Fire safety in food processing facilities
Fire safety is critical in manufacturing. This is particularly true in the food processing industry. As food is being processed and packaged, there are ample opportunities for fires to break out. In order to minimise a loss of property, inventory and life, basic safety measures should be enacted. A comprehensive fire safety response should include risk assessments, preventative measures, educational components and clean-up procedures.
Establish your risk assessment
The first step toward ensuring fire safety at your food processing facility is to acknowledge the risks. You need to accurately assess the risks posed by your facility and its processes in order to draft an appropriate fire safety response.
Your facility is likely to have a lot of production equipment with various electrical enclosures. This specialised equipment is essential to manufacturing food. However, it is also susceptible to overheating and other fire risks.
Another area of risk is storage. Manufacturing facilities will have ample storage as a practical measure. Food items and packaging, in particular, can be especially flammable. Whenever there are large stocks of flammable materials, the risk of a fire is very real. Moreover, your facility may have numerous enclosed spaces, and the exits may be difficult to access from all points. This can become very dangerous for employees during an actual fire, and the ability of all staff to evacuate is an important element of your assessment.
A good risk assessment should be completed by a trained professional. A fire safety professional will be able to identify risk elements you cannot, and their outside perspective can identify issues you may have overlooked. The stakes are so high with fires that it is worth your time and money to learn where your weaknesses lie.
Taking preventative measures
After establishing your risks, you should take preventative steps to protect your food processing facility from fire. Start by establishing a system of responsibility. There needs to be accountability within your facility in order to ensure active participation in fire safety programs. This can also help streamline the implementation of other fire safety measures.
Take time to review your fire protection systems and ensure they are meeting compliance. Also make sure they are being routinely serviced and repaired. Consider the best fire safety options for your facility including water deluge systems, gas systems and portable fire extinguishers and hose reels. You should also be sure your fire extinguishers are readily accessible across the worksite. Your choice will relate to the materials on-site, the area covered and the amount of staff. Check local regulations to see what solutions are required.
Another key safety measure is signage. Make sure the signs are updated and accurate at your facility. These signs should clearly mark high-risk areas, travel paths and fire equipment. There should be obvious signage and exit lighting directing personnel to the exits. Be sure that all exit lights are connected to emergency power so they remain illuminated in case of electrical loss.

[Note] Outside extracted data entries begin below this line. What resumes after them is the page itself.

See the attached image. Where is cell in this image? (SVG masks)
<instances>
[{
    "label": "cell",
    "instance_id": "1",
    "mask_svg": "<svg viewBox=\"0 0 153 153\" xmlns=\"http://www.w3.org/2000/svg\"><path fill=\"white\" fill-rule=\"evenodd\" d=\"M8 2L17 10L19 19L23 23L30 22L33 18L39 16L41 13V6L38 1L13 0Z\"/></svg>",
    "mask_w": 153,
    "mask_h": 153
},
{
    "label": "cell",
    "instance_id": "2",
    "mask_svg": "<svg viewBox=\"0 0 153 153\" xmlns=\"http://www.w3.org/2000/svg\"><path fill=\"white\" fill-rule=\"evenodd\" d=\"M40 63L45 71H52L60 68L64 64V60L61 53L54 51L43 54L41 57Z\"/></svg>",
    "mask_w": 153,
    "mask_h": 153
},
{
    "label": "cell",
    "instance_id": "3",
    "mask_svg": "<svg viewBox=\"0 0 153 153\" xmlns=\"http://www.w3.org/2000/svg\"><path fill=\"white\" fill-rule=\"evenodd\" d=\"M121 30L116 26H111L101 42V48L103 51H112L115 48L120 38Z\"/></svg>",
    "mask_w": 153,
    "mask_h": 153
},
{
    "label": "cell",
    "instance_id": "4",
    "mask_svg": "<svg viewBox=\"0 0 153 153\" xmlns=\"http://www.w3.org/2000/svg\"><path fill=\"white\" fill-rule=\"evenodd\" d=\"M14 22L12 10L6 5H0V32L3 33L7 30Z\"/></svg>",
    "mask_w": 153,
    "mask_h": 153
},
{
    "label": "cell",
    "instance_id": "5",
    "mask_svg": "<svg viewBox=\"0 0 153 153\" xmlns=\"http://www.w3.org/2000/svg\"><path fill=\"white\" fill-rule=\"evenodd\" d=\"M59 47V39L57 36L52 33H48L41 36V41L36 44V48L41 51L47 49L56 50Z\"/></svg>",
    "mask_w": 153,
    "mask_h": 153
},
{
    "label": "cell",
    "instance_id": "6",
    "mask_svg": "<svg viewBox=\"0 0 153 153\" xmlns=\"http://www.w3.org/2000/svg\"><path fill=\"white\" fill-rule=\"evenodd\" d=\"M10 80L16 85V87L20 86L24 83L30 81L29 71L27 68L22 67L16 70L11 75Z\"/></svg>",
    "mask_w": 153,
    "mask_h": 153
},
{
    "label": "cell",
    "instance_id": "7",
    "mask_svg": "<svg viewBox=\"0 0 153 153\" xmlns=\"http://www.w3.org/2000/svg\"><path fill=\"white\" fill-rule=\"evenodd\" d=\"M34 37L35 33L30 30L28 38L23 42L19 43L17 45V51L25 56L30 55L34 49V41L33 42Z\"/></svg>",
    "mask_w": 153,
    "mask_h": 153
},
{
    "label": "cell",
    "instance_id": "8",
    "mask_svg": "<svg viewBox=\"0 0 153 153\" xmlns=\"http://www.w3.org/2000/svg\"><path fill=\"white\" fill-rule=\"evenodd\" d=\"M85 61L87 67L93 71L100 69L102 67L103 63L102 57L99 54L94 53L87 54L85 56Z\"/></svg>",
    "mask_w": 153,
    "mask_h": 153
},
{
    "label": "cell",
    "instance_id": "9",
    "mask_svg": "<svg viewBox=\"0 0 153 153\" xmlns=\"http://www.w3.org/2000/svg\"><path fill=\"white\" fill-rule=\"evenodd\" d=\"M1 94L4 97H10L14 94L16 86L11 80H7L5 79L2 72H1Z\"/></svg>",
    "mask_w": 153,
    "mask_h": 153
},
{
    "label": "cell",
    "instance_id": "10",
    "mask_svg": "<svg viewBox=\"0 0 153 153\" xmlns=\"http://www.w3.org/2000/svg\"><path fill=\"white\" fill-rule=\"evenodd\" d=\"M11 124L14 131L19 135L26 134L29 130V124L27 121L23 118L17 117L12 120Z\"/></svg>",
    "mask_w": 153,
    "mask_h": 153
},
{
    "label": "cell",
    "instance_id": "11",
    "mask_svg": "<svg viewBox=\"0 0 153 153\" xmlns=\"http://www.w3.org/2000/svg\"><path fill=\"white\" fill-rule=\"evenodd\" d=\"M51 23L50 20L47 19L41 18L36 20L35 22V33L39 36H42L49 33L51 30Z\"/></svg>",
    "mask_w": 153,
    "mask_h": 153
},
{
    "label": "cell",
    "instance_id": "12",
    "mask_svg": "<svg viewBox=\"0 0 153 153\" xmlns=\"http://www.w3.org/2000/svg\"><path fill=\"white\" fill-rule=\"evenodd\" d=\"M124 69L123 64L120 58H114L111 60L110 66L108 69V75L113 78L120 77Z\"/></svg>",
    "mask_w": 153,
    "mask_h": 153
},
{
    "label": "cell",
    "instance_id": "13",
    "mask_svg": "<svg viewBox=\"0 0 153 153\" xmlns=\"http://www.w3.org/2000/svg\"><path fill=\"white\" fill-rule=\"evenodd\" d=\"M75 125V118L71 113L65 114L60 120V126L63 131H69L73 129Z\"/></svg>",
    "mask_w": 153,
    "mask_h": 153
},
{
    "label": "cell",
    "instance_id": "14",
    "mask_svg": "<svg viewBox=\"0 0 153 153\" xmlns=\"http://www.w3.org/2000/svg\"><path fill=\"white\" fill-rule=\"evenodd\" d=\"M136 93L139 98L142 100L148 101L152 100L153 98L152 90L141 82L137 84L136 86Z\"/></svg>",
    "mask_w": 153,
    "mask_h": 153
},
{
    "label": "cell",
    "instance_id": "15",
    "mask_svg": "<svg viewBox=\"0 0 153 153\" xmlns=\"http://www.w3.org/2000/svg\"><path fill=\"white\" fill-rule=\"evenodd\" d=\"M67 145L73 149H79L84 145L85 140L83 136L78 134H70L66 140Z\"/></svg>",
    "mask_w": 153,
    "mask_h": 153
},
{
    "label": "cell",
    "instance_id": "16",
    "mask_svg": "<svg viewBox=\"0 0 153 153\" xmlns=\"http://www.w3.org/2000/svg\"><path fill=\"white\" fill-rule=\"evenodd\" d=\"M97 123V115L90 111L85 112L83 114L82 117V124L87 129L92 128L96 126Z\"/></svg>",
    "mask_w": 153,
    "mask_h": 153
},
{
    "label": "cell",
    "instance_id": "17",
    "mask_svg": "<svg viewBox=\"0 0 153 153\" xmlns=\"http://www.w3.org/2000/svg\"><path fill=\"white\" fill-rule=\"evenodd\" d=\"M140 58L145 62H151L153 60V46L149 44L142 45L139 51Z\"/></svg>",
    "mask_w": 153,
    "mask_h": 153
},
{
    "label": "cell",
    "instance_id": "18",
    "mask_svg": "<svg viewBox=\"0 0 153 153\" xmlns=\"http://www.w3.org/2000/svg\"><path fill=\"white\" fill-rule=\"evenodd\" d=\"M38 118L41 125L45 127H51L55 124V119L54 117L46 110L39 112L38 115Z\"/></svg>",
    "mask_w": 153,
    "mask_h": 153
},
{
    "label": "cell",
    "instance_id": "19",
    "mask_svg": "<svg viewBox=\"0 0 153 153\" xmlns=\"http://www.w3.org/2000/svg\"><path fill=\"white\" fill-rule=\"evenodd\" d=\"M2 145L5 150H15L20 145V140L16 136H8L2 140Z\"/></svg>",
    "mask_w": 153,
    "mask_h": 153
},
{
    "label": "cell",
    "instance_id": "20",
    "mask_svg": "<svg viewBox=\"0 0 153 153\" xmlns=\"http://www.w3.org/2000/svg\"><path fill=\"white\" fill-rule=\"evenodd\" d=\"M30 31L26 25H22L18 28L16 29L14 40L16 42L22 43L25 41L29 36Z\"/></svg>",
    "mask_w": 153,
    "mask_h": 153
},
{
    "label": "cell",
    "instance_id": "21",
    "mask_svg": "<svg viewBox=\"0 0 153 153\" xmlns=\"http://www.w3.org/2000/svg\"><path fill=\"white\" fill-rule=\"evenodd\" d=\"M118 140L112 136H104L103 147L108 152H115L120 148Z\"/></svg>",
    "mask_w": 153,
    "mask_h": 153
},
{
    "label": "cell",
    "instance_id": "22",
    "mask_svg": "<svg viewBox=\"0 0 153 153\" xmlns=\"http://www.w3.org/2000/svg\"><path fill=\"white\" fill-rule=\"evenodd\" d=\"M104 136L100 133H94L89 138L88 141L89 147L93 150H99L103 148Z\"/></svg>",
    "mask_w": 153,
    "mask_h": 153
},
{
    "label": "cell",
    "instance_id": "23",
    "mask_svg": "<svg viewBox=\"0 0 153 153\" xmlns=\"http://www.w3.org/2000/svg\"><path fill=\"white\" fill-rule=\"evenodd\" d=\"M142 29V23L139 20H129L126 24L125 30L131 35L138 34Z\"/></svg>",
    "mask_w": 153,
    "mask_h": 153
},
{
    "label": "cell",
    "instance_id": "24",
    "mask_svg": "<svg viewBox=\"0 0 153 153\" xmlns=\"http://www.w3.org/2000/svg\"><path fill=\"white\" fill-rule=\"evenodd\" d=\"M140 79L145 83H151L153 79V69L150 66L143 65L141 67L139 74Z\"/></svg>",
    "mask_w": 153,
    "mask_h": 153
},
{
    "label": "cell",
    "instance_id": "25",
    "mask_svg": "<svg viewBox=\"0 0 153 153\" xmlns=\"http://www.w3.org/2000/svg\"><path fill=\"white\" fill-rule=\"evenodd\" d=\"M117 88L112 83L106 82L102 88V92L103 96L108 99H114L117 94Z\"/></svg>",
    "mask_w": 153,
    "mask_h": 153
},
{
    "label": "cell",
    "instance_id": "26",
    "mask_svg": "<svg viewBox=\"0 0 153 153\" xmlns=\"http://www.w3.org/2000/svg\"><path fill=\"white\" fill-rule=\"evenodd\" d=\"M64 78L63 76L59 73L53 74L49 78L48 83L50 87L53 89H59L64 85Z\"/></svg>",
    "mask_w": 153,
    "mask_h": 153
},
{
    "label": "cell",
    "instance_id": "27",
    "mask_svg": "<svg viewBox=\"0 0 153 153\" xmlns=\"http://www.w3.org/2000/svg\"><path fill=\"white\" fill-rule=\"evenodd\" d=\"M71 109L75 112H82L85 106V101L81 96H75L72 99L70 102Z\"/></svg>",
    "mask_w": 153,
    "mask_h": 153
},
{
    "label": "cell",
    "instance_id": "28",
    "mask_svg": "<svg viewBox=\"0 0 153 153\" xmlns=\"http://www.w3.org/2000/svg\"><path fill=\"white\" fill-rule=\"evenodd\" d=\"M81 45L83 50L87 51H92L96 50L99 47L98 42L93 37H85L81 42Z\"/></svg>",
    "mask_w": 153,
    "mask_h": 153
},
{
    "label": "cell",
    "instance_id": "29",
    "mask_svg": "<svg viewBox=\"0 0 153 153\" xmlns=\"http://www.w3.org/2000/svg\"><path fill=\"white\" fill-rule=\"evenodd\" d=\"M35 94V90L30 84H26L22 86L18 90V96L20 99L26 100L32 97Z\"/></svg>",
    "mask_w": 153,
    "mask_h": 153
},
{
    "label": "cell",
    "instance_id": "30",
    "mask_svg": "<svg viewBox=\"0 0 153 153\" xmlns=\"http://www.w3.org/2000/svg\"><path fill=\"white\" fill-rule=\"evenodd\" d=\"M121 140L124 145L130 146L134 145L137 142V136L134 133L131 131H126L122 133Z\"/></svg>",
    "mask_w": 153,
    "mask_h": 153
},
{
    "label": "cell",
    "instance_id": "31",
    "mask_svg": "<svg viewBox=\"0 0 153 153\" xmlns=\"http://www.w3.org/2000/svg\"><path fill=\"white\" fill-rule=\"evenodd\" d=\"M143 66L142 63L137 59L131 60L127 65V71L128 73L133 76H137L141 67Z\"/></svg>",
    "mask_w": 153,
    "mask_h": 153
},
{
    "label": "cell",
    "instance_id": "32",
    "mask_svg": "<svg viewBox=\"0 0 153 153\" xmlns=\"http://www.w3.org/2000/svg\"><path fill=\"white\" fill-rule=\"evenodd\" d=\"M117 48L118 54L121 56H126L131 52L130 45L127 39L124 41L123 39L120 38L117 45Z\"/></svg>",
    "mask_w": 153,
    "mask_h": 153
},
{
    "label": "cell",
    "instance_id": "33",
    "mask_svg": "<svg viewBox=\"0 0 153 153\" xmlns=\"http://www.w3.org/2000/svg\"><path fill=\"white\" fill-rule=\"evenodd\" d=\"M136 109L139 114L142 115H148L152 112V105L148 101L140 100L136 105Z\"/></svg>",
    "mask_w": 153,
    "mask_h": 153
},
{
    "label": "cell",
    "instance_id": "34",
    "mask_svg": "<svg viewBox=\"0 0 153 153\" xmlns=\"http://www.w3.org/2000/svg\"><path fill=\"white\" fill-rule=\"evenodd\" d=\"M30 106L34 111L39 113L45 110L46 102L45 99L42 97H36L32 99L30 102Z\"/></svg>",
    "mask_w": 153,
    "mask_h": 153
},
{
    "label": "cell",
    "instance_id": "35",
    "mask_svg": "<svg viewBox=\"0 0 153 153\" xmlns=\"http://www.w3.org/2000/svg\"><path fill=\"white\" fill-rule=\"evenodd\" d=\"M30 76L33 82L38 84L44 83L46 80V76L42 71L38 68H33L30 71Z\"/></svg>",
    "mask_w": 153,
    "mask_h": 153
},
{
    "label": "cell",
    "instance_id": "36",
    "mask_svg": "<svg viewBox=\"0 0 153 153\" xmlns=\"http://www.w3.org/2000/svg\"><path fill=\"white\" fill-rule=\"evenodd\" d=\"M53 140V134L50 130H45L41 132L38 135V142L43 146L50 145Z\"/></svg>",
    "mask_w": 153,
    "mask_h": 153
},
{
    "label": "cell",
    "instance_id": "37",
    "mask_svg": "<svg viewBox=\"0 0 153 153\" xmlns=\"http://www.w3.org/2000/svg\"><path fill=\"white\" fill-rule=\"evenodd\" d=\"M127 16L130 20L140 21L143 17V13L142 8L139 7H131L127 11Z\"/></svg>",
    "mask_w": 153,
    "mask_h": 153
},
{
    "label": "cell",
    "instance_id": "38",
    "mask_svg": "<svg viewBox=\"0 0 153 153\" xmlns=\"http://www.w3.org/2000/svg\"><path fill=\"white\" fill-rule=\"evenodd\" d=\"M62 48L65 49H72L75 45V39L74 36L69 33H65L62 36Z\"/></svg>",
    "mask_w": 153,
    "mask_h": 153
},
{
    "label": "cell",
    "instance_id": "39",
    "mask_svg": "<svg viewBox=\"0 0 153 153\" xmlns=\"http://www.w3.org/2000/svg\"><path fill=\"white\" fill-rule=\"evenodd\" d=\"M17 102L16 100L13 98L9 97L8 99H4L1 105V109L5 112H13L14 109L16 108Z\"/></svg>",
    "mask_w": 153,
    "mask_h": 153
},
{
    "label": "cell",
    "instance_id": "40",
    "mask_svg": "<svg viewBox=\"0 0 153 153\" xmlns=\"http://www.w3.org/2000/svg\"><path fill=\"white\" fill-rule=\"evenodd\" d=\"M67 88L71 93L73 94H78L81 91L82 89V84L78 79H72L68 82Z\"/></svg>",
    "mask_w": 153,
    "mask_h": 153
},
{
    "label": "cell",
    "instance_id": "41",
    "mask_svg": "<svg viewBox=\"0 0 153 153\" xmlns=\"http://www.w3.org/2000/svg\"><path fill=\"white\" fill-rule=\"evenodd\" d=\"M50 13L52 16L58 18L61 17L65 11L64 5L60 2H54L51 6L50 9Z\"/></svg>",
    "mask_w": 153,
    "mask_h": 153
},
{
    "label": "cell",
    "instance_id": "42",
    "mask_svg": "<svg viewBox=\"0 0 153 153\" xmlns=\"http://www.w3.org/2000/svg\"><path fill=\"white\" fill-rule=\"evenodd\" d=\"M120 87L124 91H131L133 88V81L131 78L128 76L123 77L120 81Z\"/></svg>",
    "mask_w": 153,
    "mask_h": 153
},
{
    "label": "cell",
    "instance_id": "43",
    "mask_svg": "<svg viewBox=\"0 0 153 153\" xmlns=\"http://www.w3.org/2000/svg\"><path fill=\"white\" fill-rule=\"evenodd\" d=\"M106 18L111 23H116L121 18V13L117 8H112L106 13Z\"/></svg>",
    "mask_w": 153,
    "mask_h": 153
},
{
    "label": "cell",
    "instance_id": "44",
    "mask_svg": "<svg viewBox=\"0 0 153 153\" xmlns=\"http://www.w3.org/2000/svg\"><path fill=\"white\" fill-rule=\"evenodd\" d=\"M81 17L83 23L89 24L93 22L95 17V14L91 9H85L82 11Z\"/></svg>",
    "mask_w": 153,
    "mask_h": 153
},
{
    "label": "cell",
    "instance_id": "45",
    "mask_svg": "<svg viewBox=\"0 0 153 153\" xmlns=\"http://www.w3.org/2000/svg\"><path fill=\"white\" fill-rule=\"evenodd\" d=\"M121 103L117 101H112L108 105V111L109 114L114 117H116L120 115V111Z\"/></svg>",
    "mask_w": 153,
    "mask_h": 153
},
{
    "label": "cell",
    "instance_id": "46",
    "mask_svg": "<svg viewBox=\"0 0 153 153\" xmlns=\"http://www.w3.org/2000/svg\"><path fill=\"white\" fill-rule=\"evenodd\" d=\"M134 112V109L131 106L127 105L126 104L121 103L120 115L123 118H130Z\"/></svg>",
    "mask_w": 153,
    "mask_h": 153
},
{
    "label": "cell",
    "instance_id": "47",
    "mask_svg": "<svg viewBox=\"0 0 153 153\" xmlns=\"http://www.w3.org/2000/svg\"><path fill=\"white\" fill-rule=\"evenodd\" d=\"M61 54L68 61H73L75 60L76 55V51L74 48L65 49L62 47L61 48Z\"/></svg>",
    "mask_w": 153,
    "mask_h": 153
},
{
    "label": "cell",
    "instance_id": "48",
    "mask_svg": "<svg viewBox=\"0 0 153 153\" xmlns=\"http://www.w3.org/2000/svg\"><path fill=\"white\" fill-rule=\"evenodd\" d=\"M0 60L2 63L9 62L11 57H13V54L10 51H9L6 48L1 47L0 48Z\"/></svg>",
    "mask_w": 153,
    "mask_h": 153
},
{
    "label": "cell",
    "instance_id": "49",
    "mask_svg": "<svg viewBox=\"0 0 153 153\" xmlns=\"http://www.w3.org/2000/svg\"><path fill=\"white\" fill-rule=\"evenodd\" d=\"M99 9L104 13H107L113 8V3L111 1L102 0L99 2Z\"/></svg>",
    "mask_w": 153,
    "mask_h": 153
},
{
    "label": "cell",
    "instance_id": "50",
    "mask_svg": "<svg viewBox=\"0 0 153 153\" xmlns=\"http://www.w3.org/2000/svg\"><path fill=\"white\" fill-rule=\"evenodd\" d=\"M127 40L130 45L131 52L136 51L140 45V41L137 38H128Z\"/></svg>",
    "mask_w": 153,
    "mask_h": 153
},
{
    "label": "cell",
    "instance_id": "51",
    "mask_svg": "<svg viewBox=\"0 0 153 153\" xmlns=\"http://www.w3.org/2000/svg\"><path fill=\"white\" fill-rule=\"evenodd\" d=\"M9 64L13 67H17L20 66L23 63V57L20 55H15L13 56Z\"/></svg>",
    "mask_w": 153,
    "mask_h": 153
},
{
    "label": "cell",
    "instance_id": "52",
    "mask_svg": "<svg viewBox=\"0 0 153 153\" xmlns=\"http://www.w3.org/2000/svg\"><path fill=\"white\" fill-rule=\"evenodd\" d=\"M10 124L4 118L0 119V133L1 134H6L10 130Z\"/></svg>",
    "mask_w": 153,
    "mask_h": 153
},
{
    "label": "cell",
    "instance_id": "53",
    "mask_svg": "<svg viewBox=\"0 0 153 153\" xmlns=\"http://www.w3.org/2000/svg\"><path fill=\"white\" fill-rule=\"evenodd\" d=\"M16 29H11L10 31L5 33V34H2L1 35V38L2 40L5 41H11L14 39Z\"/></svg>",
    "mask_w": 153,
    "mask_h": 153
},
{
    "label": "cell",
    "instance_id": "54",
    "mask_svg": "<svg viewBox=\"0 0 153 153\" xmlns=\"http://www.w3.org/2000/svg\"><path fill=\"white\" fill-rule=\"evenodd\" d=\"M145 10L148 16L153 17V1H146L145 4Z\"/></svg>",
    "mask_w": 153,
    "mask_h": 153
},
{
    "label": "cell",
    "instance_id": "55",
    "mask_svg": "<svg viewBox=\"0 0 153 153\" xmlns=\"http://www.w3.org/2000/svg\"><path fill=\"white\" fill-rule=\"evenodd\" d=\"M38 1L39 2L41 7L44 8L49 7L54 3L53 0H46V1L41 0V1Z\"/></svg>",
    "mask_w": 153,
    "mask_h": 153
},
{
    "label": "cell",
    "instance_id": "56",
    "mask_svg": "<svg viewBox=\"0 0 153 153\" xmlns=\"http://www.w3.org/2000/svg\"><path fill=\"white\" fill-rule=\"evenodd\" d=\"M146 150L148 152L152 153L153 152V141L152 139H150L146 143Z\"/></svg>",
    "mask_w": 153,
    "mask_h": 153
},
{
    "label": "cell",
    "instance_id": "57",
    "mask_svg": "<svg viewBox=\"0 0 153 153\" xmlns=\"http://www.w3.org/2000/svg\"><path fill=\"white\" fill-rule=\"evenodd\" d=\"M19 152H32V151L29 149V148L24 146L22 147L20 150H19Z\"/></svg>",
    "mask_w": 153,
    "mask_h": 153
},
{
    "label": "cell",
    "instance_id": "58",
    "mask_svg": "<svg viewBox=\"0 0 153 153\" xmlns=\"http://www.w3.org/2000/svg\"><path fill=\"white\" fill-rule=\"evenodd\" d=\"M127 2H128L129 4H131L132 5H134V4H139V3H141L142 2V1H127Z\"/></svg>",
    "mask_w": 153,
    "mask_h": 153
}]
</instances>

Also, include information outside the facility about any hazardous chemicals. The emergency response will vary depending on the potential hazards. You can check with local and federal regulations to see what hazardous materials need to be marked on your exterior signage.
Other measures to take preventatively include clearing your exits, proper storage, updated fire notification devices and more. Many such measures need to be regularly checked and maintained.
Working with educational programs
As you prepare for fire safety, remember that it is a group effort. When a fire breaks out, everyone in the facility needs to be prepared. Therefore, focusing on education is vital.
Start by actively reviewing your emergency response procedures. General response training should occur regularly in order to make sure that all employees know what to do in case of a fire. In particular, fire evacuation procedures need to be thoroughly addressed. First response fire equipment training and evacuation practices can greatly improve safety. If employees know how to use the available fire protection equipment, small fires may be contained and staff may be evacuated more effectively.
The emergency management plan should be documented and reviewed regularly. It should include shutdown procedures, fire response efforts, exit procedures and routes.
Cleaning and sanitising procedures
Even with good prevention and education, it is still possible for a fire to occur at your food processing facility. Therefore, also take time to prepare and document your cleaning and sanitising procedure.
In many cases, food onsite should be thrown out. Fire, smoke and heat can affect the integrity of the food. Most food items in the facility will not be salvageable. Additionally, any system that handles food needs to be clean and checked. This includes microwaves, refrigerators and more. These devices must be in prime working condition before they are put to use once more.
The entire facility must also be cleaned and sanitised after any fire. All surfaces and food utensils should be sanitised before opening again. Any items that are cracked or damaged must be thrown out. Any food-related items made from wood, plastic or rubber should be disposed of because they cannot be sanitised properly.
Following these fire safety measures will ensure the food processing facility will be safer in case of a fire emergency.